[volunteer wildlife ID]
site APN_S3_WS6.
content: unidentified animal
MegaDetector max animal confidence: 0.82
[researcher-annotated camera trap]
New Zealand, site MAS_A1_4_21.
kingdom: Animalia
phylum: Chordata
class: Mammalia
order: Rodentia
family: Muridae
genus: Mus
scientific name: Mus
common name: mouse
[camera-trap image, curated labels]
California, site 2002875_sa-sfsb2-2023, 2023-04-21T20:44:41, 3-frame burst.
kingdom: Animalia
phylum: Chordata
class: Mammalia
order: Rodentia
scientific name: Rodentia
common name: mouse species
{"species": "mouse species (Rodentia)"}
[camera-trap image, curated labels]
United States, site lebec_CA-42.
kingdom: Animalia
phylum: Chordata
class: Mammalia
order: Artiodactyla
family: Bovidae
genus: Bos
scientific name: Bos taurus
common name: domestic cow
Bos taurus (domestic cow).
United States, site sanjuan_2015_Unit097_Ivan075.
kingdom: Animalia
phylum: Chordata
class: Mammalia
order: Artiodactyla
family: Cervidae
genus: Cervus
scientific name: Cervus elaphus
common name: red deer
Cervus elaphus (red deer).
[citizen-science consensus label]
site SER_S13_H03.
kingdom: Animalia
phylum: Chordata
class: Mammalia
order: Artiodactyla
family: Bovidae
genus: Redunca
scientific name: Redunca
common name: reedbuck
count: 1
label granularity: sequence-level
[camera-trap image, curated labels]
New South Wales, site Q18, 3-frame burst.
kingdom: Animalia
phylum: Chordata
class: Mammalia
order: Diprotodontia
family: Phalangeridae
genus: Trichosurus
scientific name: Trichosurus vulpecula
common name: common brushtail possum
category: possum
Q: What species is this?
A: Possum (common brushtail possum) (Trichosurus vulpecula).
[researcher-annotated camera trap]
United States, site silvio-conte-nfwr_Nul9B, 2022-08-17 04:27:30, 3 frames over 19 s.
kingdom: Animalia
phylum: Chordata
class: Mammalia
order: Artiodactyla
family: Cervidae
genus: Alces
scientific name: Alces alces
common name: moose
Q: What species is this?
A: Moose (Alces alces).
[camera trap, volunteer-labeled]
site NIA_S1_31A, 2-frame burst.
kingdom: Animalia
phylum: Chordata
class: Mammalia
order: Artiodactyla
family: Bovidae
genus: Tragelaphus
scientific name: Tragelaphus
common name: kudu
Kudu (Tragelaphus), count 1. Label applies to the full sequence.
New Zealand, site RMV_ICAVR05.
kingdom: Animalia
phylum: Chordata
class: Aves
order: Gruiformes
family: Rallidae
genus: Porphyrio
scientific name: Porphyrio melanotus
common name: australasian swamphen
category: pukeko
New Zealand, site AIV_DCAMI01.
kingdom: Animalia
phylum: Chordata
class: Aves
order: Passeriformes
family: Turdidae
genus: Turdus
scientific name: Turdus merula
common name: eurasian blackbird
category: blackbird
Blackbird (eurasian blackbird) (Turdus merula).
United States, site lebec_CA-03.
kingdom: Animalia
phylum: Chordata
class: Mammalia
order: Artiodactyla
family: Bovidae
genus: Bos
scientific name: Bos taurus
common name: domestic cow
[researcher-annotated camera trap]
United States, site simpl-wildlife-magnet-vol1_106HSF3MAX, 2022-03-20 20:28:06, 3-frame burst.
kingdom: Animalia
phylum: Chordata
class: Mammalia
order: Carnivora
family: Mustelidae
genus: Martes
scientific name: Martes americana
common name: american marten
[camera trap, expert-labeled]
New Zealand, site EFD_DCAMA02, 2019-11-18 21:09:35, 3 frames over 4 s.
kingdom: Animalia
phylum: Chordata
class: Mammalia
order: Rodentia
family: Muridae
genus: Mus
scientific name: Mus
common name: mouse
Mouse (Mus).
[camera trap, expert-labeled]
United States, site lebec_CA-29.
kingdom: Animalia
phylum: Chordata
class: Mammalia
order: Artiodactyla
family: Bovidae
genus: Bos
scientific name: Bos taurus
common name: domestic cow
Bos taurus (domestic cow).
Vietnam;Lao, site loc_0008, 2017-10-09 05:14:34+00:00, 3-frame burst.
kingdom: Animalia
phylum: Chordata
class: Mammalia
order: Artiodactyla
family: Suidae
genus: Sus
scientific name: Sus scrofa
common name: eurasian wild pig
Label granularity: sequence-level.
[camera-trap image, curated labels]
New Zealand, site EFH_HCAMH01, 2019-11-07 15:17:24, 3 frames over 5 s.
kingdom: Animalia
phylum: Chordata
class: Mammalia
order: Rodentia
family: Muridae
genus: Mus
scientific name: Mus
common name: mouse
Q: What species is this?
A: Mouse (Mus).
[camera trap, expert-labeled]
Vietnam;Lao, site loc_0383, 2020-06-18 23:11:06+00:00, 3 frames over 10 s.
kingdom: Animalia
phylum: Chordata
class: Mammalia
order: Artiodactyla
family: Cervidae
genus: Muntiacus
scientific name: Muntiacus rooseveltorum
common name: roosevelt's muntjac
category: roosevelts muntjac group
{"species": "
········
# Assigned task:
Search the records for the word "States" and copy out every line that holds it.

# The answer:
United States, site lebec_CA-42.
United States, site sanjuan_2015_Unit097_Ivan075.
United States, site silvio-conte-nfwr_Nul9B, 2022-08-17 04:27:30, 3 frames over 19 s.
United States, site lebec_CA-03.
United States, site simpl-wildlife-magnet-vol1_106HSF3MAX, 2022-03-20 20:28:06, 3-frame burst.
United States, site lebec_CA-29.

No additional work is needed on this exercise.